22. method according to claim 21, wherein Graftskin is selected from people and inhuman organotypic skin model or people and inhuman culturing cell.

23. method according to claim 21, wherein contrast comprises one or more in following: the identical or different skin or the Graftskin that (i) are not subjected to uv-radiation; (ii) identical or different skin or Graftskin, wherein uv-radiation is blocked or weakens; Or (iii) under the situation of no described material, be subjected to the identical or different skin or the Graftskin of uv-radiation.

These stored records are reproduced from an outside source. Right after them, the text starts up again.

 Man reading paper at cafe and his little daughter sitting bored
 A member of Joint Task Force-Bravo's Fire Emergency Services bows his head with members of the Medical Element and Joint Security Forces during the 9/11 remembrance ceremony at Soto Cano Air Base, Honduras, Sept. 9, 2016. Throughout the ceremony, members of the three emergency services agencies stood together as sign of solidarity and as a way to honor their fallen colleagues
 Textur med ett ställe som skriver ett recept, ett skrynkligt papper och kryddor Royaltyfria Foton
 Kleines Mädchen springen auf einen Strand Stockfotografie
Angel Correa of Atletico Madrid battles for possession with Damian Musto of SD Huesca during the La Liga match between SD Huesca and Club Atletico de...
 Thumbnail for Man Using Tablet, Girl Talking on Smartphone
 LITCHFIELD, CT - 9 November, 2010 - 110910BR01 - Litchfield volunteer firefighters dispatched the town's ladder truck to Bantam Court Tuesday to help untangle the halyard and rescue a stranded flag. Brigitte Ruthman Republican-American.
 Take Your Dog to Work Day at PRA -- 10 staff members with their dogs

24. method according to claim 21, wherein skin or Graftskin time of being subjected to uv-radiation is selected from: about 5 minutes to about 96 hours; About 1 hour to about 72 hours; About 4 hours to about 32 hours, about 5 minutes to about 48 hours, or about 5 minutes to about 1 hour.

25. method according to claim 21, wherein skin or Graftskin are exposed to the UV source of minimum erythema dose (MED).

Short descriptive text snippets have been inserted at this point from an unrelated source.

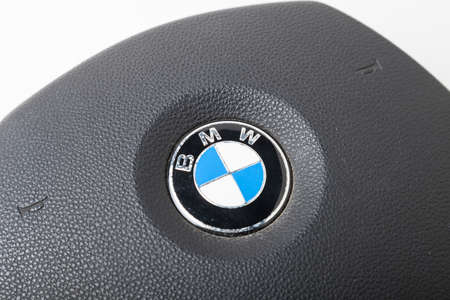 Novosibirsk, Russia - 09.03.2020: Close up view emblem from a BMW car driver airbag in the steering wheel on a white isolated background. Auto service industry. Editorial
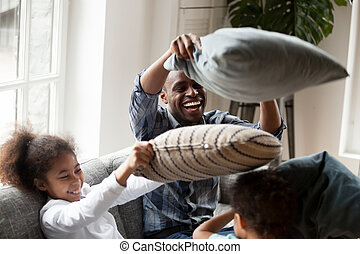 Playful black family playing with pillows at home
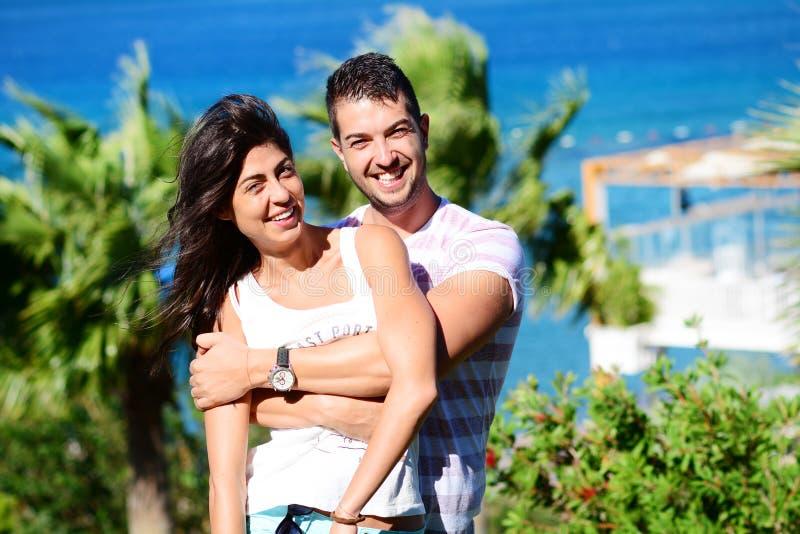Glückliche junge Paare, die Spaß auf einem Seehintergrund haben lizenzfreie stockbilder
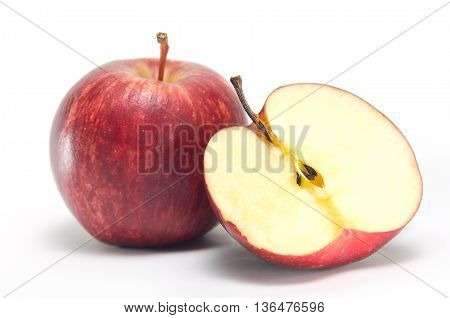 Apple and a half close-up view isolated on white background (Other names are Malus domestica golden apple crab apple red apple)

26. method according to claim 25, wherein skin or Graftskin are exposed to the UV source of about 1MED to the minimum erythema dose (MED) of about 4MED.

27. method according to claim 21, wherein skin or Graftskin are exposed to the UV source of about 1MED to the minimum erythema dose (MED) of about 4MED, and continue about 5 minutes to about 48 hours.

28. method according to claim 21 is wherein assessed by being selected from the following method of inspection and is undertaken: the serial analysis and the mRNA differential display mRNA of microarray, Northern blotting, polymerase chain reaction, inverse PCR, genetic expression.

29. method according to claim 21, wherein according to following condition repeating said steps: (i) prolongation is exposed to the time of UV source, or (ii) is exposed to UV source with different time.

30. by method according to claim 21 definite material or material with skin light injury or photoaging reparation or recovery effectiveness.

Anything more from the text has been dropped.